W debacie na temat pomocy dla uchodźców z Ukrainy nie mogło naturalnie zabraknąć głosu prof. Magdaleny Środa. Wykładowczyni etyki postanowiła włączyć się w dyskusję już w poniedziałek. W jakim celu? W tym samym, w jakim uprawia jakąkolwiek publicystykę. Chciała uderzyć w Kościół.

„Gdy czytasz tylko swoje felietony i masz pretensje, że Kościół milczy” – komentuje Weronika Kostrzewa, zwracając uwagę na absurdalny post, jaki filozofka opublikowała na Facebooku.

Mianowicie prof. Środa stwierdziła, że Kościół nie podejmuje żadnych działań w związku z sytuacją na Ukrainie.

- „Giną ludzie, ginie poczucie bezpieczeństwa, rozpada się wizja Europy dobrobytu.. a co na to wszystko Kościół? Dlaczego hierarchowie i katoliccy celebryci milczą jak zaklęci?? Mają wszak tyle do powiedzenia w kwestii aborcji, seksu, gender, a wojna, cierpienie, krzywda, śmierć jakoś nie pobudzają księży do reakcji?
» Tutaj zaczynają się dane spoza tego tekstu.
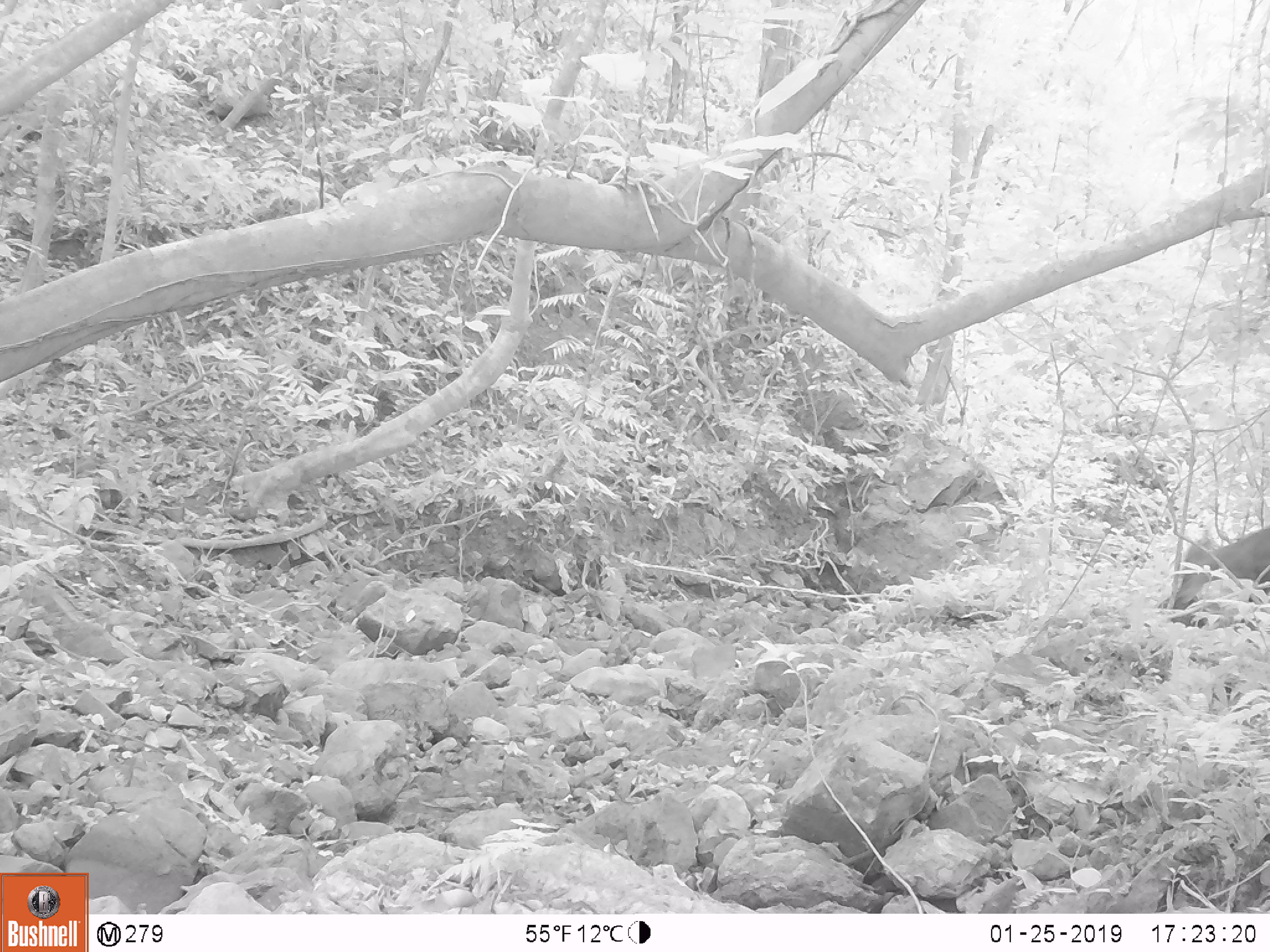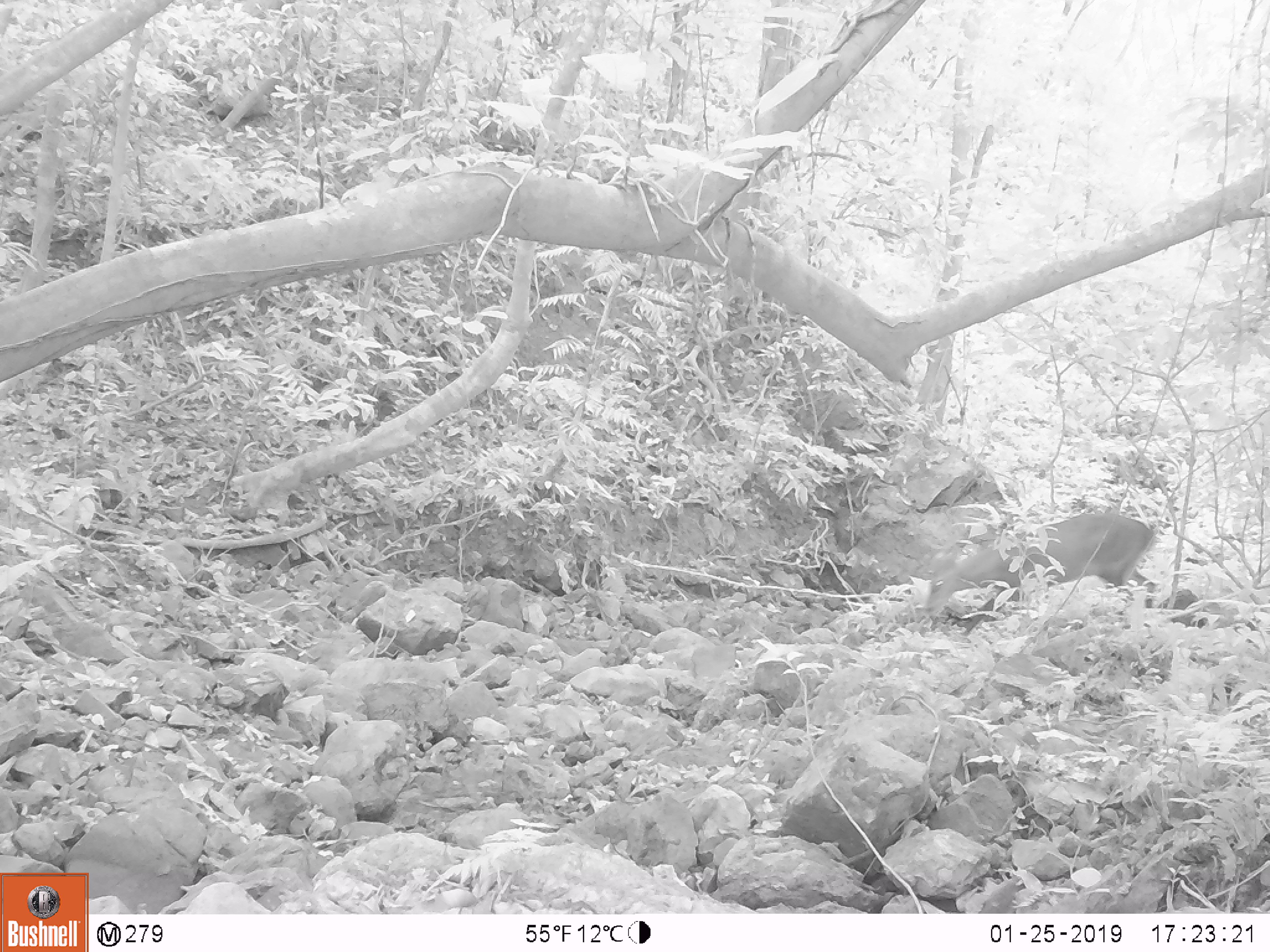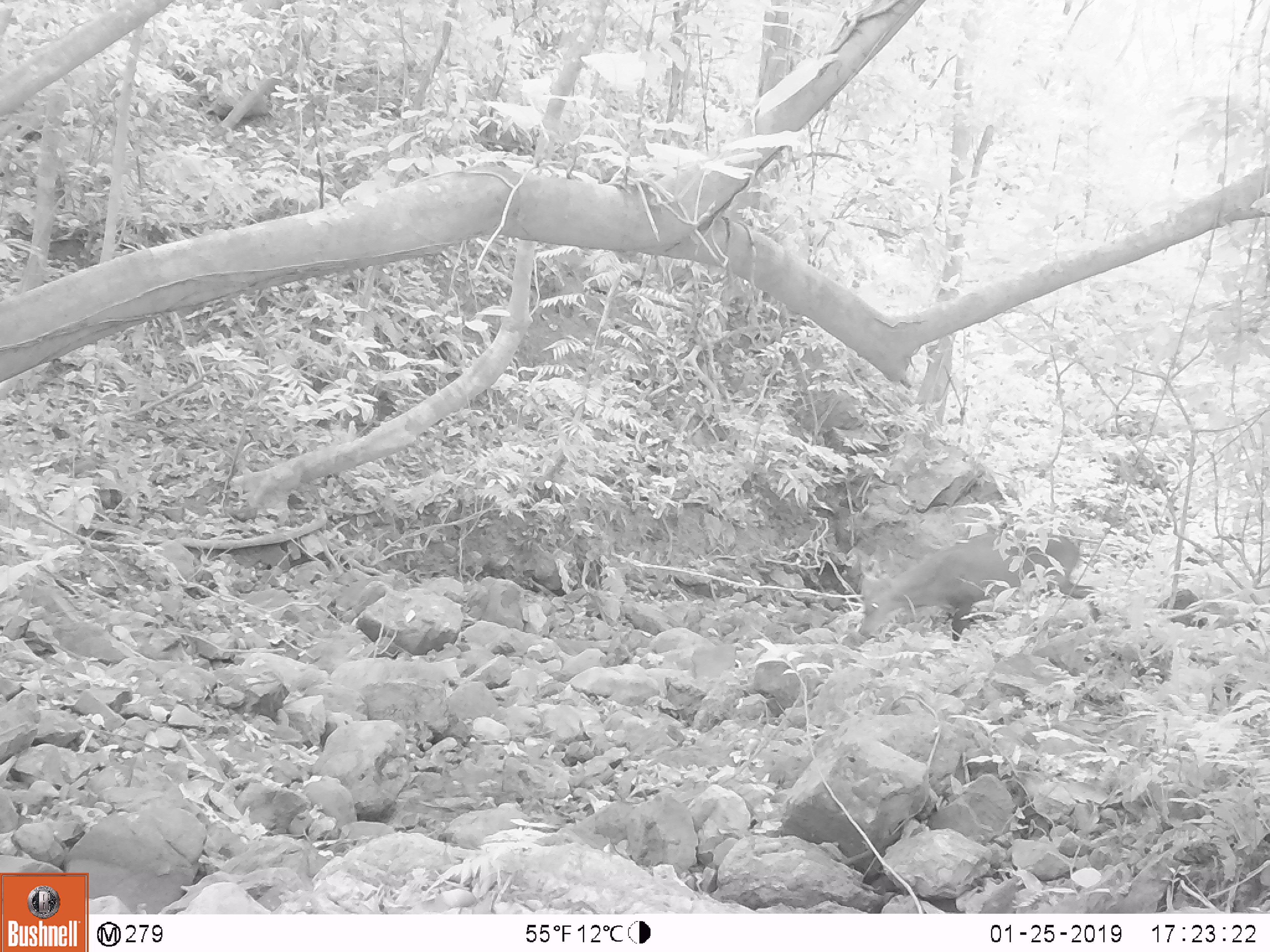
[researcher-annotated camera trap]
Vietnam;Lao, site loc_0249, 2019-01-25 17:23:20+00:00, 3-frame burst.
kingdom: Animalia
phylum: Chordata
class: Mammalia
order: Artiodactyla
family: Cervidae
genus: Muntiacus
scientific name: Muntiacus vuquangensis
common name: large-antlered muntjac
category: large antlered muntjac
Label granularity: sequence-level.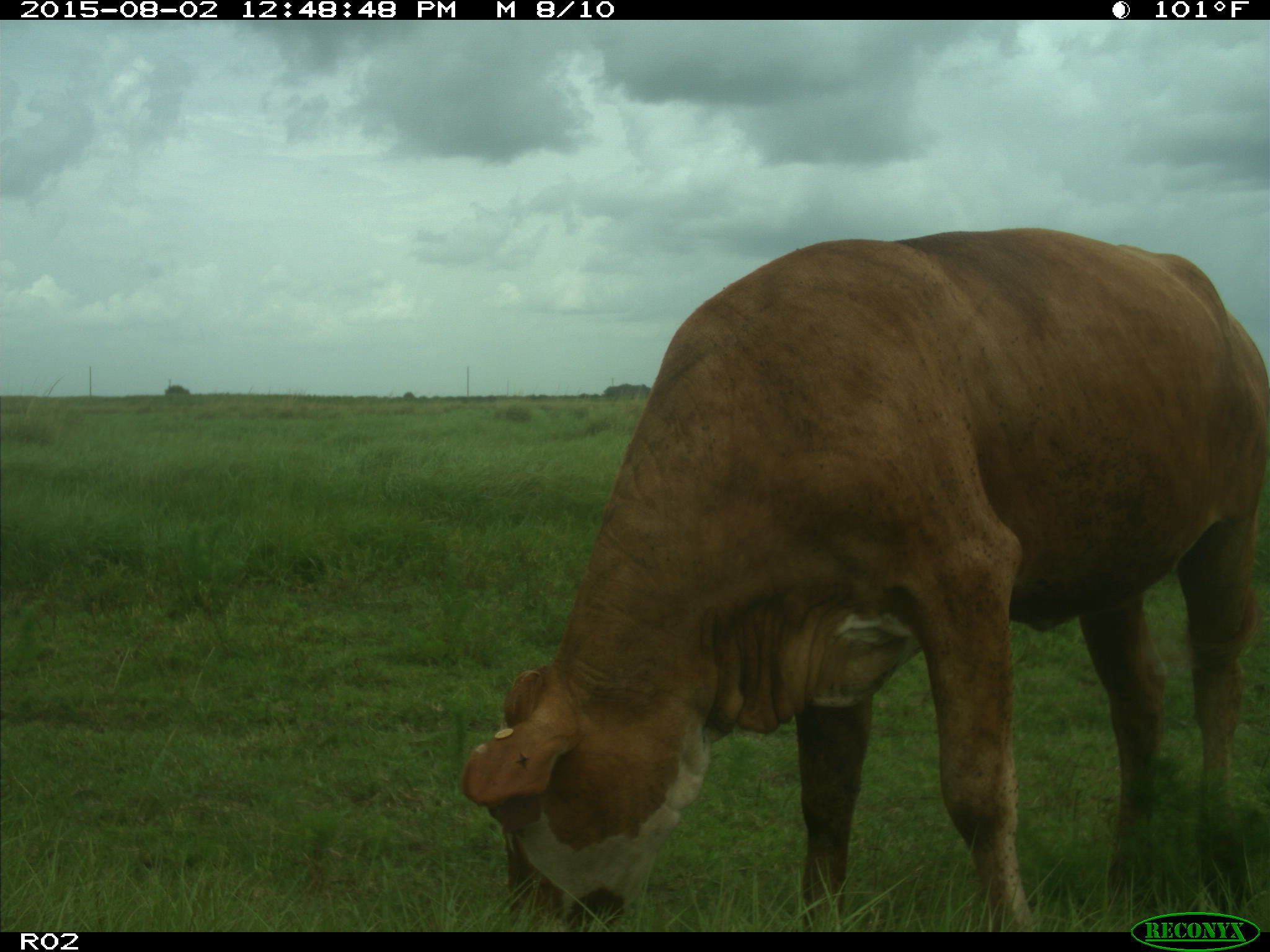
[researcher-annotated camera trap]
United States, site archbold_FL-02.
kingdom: Animalia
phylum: Chordata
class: Mammalia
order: Artiodactyla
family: Bovidae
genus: Bos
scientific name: Bos taurus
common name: domestic cow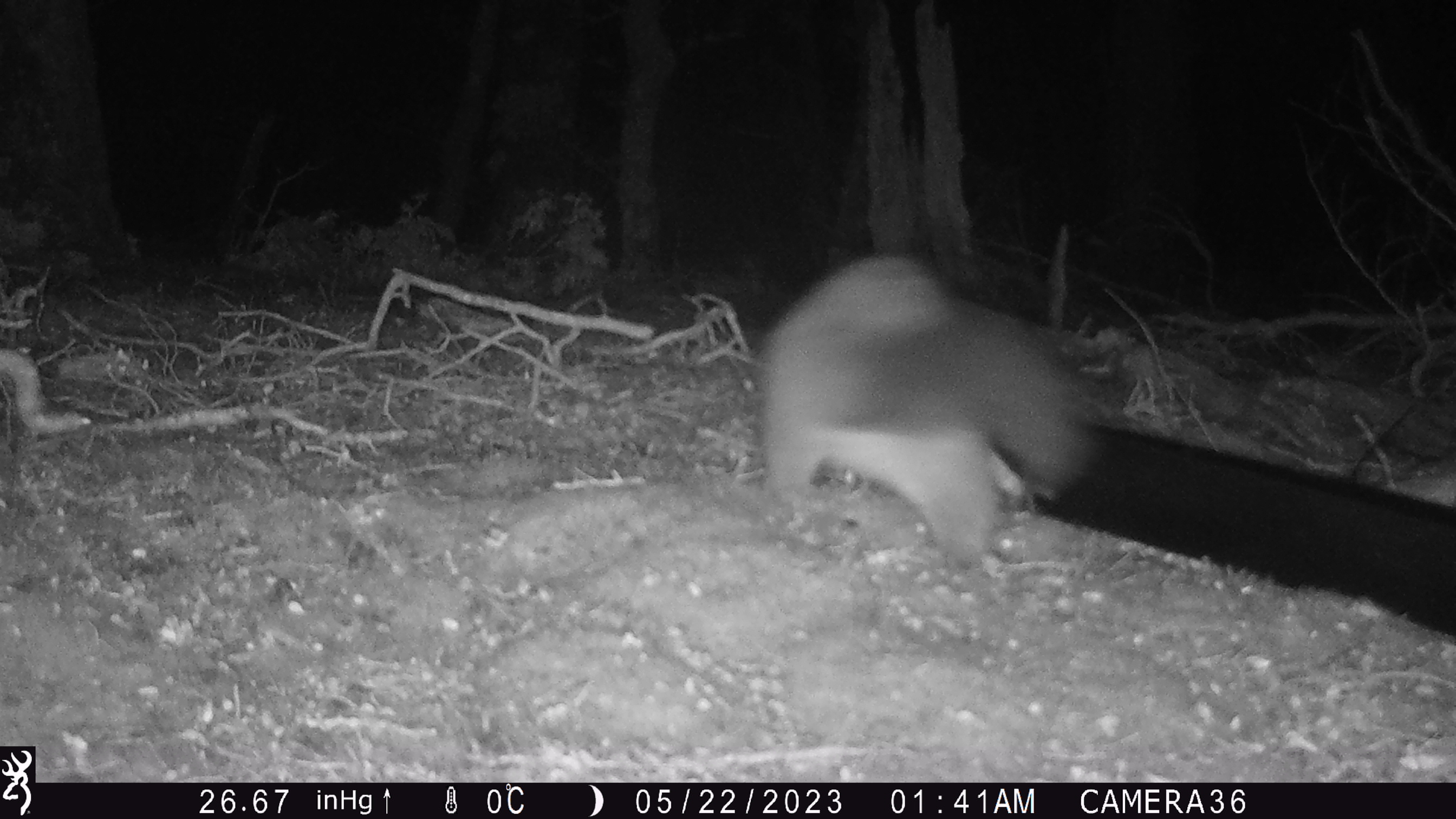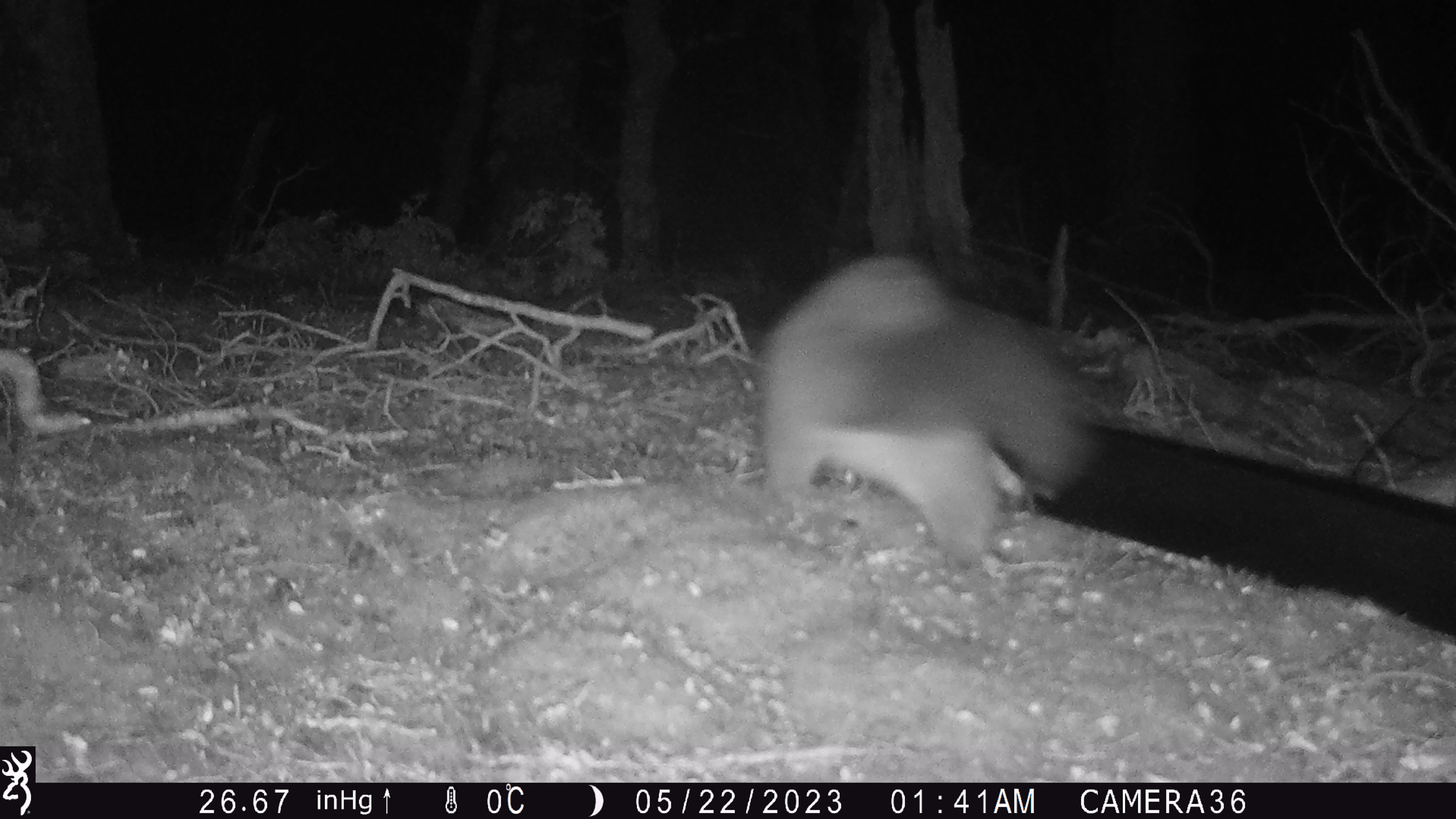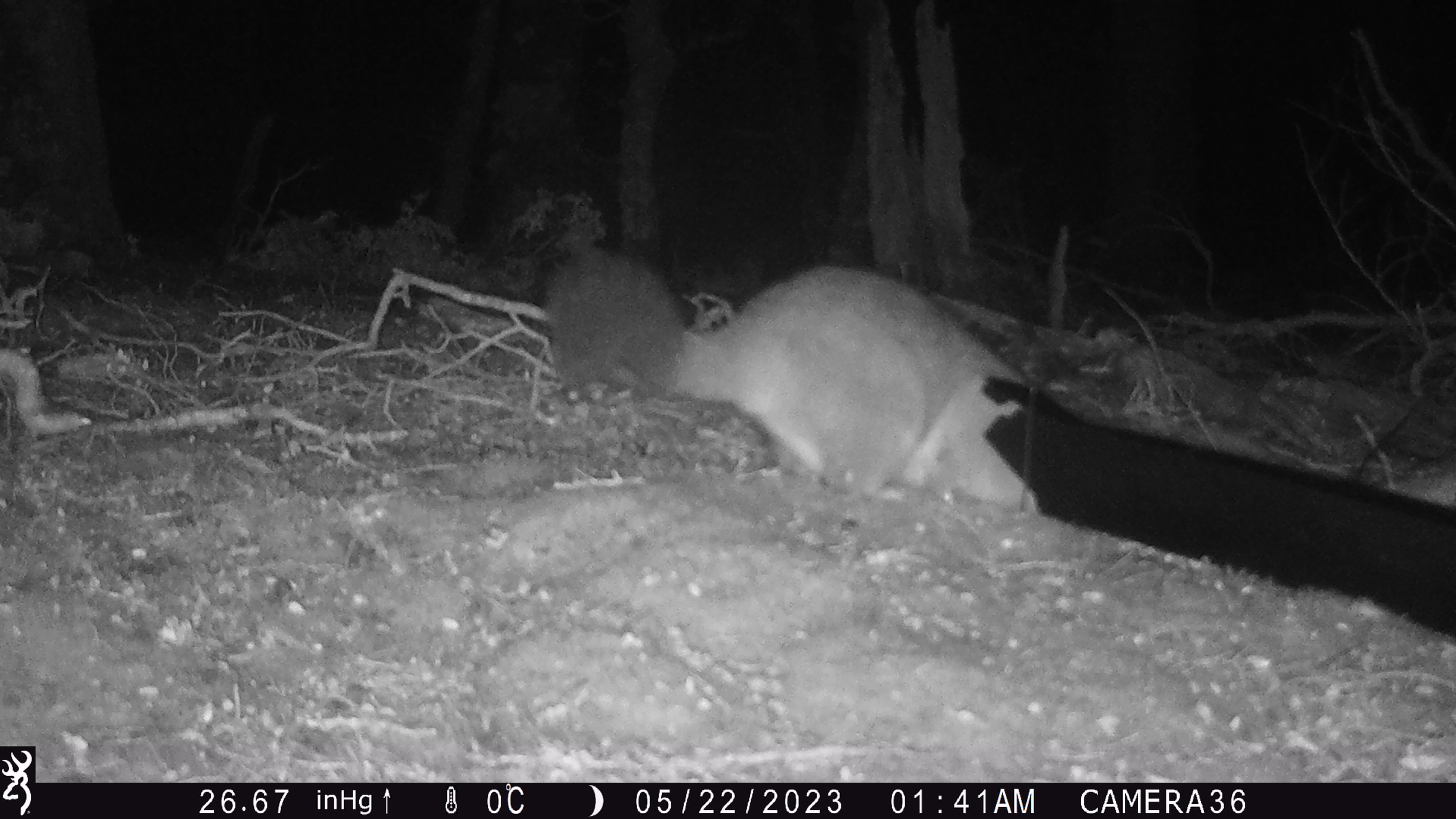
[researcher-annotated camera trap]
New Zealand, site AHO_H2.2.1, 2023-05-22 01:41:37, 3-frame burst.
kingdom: Animalia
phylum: Chordata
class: Mammalia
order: Diprotodontia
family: Phalangeridae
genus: Trichosurus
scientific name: Trichosurus vulpecula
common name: common brushtail possum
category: possum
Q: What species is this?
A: Possum (common brushtail possum) (Trichosurus vulpecula).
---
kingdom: Animalia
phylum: Chordata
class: Mammalia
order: Carnivora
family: Mustelidae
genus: Mustela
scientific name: Mustela erminea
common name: stoat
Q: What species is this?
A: Stoat (Mustela erminea).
Zamilkli. Kalkulują? Przeczekują? Pozycjonują się? Prowadzą jakiś rachunek strat i zysków? Co do diaska? Gdzie ta społeczna i polityczna wrażliwość Kościoła, który miesza się w sprawy majtek ale milczy w kwestiach najwyższej wagi?”

- napisała ekspertka od udzielania „obywatelstwa” zwierzętom i „statusu uchodźctwa” karaluchom.

- „Jak ktoś kto wykłada etykę może z tą etyką nie mieć NIC wspólnego? Kościół katolicki od samego początku konfliktu ruszył z pomocą - nie tylko na terenie Polski ale również na terenie Ukrainy. W całym kraju organizowane są zbiórki przez Caritas, w całym kraju w instytucjach należących do KK lokowani są uchodźcy”

- odpowiada jej Dariusz Matecki z Solidarnej Polski.

- „ehm kościół zajmuje się pomocą, jak aktualnie większość Polaków. Wszelkie oficjalne komunikaty można śledzić także na stronie episkopatu i poszczególnych diecezji. Pani też radzę się ostudzić i zaangażować. Mimo wszystko spokojnej noc”

- pisze jedna z komentujących post internautek.

- „Pani profesor liczy na to, że nic nie widzimy, nie potrafimy czytać i korzystać z internetu. Kościół w Polsce jest charytatywną potęgą. Co robi na tym polu można łatwo przeczytać w sprawozdaniach Caritasu”

- dodaje inny użytkownik Facebooka.

To nie pierwszy agresywny wpis warszawskiej „uczonej”, którym próbuje ona uderzyć w Kościół i ludzi wierzących w kontekście wojny na Ukrainie.

- „Moje pytanie do rządzących nam autokratów: gdzie jest Matka Boska, Królowa Polski, gdzie św. Bobola, którego relikwie są w parlamencie? Gdzie egzorcyści, którzy dają radę szatanowi więc dlaczego nie Putinowi. Halo! Katoliccy posłowie i ministrowie ruszcie z odsieczą!”

- drwiła prof. Środa na początku inwazji.